#### [Text]
Terrie Johnson was 52 years old and ready to die.
She’d known since fourth grade that she was gay, but to the conservative, Southern Baptist community in which she’d been raised, Johnson’s feelings were wrong. She lived much of her adult life in public, speaking on behalf of her church to Christian communities around the country, but she was hiding in plain sight. She’d married a man, had children—choices she doesn’t regret—but she was living a lie. Finally, she reached a point where she could no longer continue the charade. She made a plan to commit suicide. Instead, she came out of the closet.
Not all of Johnson’s family members were supportive of her revelation. Most of them weren’t. But her son, Brad, had her back. His mother’s story reminded him of someone else who had escaped an extreme religious upbringing, one far more dire: Nate Phelps, the son of “Fag”-hating Westboro Baptist Church founder, Fred Phelps. As a Kansas native, Brad had long been familiar with—and fascinated by—the hateful antics of the Topeka-based church. He’d heard about Nate, one of four of the 13 Phelps children who defected from the church, and who was speaking about his new life of LGBT activism. He wanted to tell Nate’s story and, in the process, he thought Nate’s journey could help his mother.

#### [Record extracts]
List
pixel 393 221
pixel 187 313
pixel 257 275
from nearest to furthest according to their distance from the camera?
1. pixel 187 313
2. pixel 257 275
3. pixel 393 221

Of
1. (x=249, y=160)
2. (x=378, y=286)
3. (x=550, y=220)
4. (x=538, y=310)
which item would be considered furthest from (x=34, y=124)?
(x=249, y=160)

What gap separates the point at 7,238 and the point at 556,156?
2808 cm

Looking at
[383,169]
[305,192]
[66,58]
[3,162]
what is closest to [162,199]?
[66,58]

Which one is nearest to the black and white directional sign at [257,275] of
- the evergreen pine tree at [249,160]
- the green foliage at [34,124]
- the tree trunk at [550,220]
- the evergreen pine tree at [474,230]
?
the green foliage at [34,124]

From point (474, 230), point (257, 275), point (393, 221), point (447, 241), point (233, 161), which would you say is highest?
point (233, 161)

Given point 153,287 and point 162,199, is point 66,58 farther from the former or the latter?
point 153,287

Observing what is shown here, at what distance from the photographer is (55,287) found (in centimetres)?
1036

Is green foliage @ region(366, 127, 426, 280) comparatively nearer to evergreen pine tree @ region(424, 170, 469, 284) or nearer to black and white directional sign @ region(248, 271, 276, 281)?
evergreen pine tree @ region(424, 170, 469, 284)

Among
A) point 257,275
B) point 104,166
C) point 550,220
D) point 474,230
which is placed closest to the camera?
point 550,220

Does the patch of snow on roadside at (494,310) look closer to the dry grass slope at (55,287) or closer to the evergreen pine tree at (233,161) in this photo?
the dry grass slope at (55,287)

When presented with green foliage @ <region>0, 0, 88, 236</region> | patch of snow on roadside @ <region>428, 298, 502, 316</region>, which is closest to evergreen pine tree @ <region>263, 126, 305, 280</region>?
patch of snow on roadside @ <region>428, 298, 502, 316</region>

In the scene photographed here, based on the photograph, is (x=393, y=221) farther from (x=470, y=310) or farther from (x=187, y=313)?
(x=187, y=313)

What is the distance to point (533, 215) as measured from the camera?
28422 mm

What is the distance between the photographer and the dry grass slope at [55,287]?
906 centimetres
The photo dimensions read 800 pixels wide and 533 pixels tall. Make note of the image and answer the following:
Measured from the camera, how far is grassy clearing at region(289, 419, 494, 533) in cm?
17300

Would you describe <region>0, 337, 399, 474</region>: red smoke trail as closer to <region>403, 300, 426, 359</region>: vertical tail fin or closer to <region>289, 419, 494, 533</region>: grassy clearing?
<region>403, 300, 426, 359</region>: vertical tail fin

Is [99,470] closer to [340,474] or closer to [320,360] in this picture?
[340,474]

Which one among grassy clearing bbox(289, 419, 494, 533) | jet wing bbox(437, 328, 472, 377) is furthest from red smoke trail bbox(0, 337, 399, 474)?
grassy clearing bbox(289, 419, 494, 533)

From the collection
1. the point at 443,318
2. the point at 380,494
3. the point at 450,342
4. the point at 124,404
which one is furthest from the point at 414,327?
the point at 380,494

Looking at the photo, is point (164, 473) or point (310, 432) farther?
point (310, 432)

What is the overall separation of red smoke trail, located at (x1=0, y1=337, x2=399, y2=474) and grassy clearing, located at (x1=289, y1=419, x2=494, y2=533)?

==

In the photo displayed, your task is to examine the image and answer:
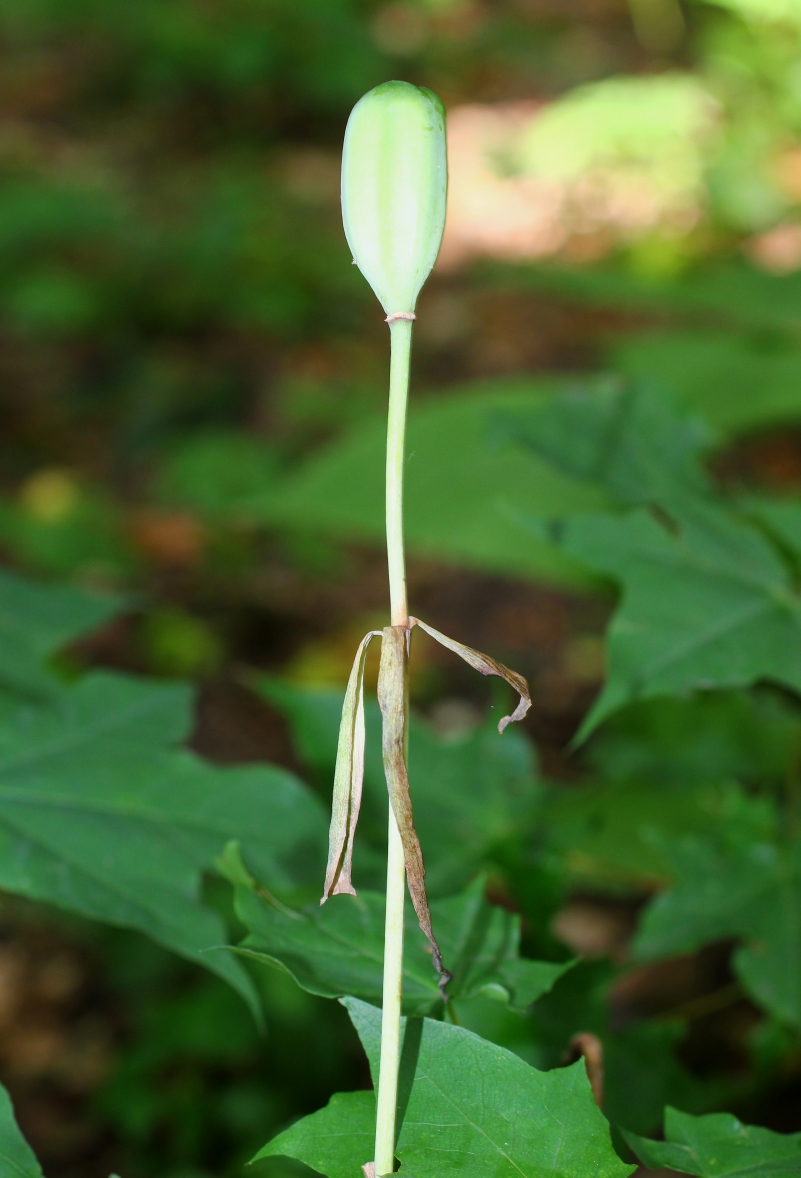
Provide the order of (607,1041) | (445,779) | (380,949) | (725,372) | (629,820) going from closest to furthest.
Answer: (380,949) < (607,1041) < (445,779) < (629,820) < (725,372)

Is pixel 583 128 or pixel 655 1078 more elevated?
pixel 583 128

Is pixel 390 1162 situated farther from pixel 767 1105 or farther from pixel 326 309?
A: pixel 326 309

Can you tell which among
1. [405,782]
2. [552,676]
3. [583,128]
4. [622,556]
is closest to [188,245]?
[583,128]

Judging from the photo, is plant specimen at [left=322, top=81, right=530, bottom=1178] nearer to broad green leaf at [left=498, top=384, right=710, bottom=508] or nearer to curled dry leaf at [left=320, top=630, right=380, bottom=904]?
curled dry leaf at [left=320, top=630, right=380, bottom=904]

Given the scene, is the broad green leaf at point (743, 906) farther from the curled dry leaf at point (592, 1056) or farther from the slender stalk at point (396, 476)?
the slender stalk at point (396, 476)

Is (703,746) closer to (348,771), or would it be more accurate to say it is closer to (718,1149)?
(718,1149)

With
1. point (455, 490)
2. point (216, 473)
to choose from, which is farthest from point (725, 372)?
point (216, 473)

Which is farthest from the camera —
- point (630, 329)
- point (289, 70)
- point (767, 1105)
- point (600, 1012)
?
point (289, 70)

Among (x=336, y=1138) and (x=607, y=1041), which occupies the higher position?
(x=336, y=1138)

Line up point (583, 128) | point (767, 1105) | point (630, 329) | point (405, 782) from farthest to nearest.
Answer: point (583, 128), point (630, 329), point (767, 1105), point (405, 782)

#### [Complete the following]
[1] Reproduce the stretch of the passage about Terrie Johnson from "Not all of Johnson’s" through "help his mother.".
[2] According to the passage about Terrie Johnson, how many of the Phelps children defected from the church?
[3] Decide whether each statement agrees with the passage about Terrie Johnson. Answer yes or no for each and quote the deciding words.
(a) Johnson had known she was gay since fourth grade.
(b) Most of Johnson's family members supported her coming out.
(c) The Westboro Baptist Church is based in Topeka.

#### [Answer section]
[1]
Not all of Johnson’s family members were supportive of her revelation. Most of them weren’t. But her son, Brad, had her back. His mother’s story reminded him of someone else who had escaped an extreme religious upbringing, one far more dire: Nate Phelps, the son of “Fag”-hating Westboro Baptist Church founder, Fred Phelps. As a Kansas native, Brad had long been familiar with—and fascinated by—the hateful antics of the Topeka-based church. He’d heard about Nate, one of four of the 13 Phelps children who defected from the church, and who was speaking about his new life of LGBT activism. He wanted to tell Nate’s story and, in the process, he thought Nate’s journey could help his mother.

[2] Four of the 13 Phelps children defected.

[3]
(a) Yes: "She’d known since fourth grade that she was gay"
(b) No: "Not all of Johnson’s family members were supportive of her revelation. Most of them weren’t."
(c) Yes: "the Topeka-based church"